SUPPLIED DATA:
+-------+

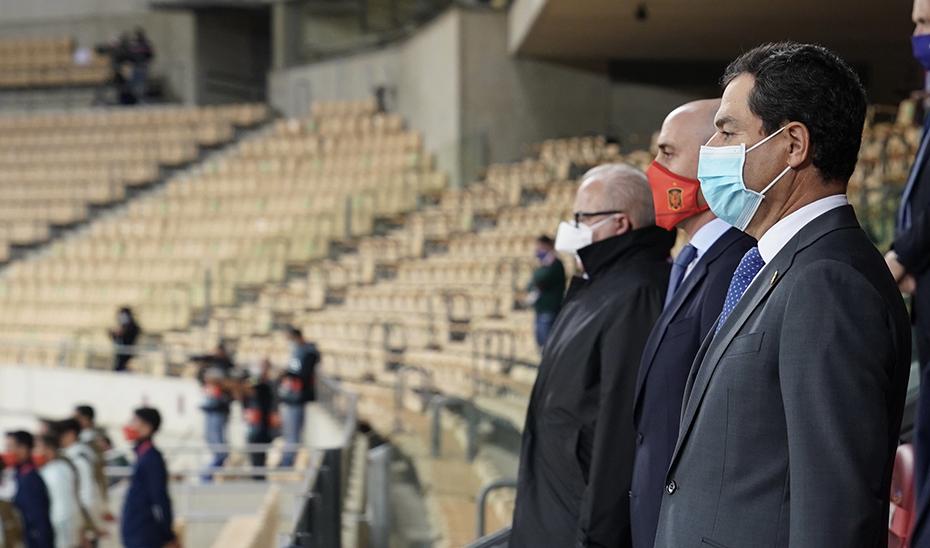 El presidente Juanma Moreno escucha con atención los himnos de España y Alemania antes del partido.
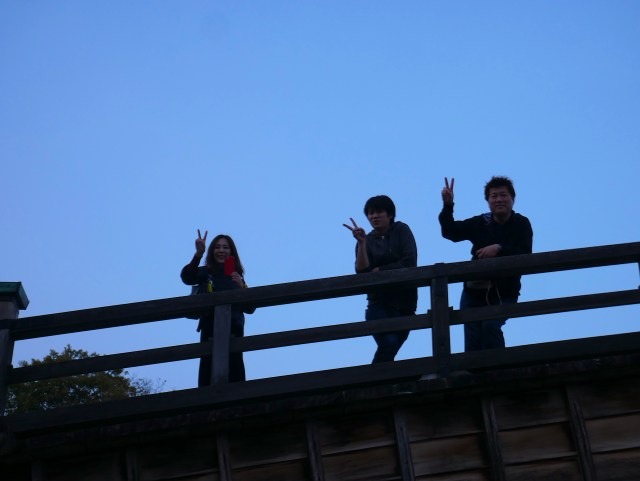 photo of three people with the v sign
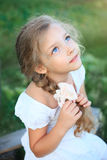Cute little girl on nature in summer day looking up royalty free stock photography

+-------+

WORK ITEM: Could you transcribe the material above exactly, keeping every picture out?

THE ANSWER:
 El presidente Juanma Moreno escucha con atención los himnos de España y Alemania antes del partido.
 photo of three people with the v sign
Cute little girl on nature in summer day looking up royalty free stock photography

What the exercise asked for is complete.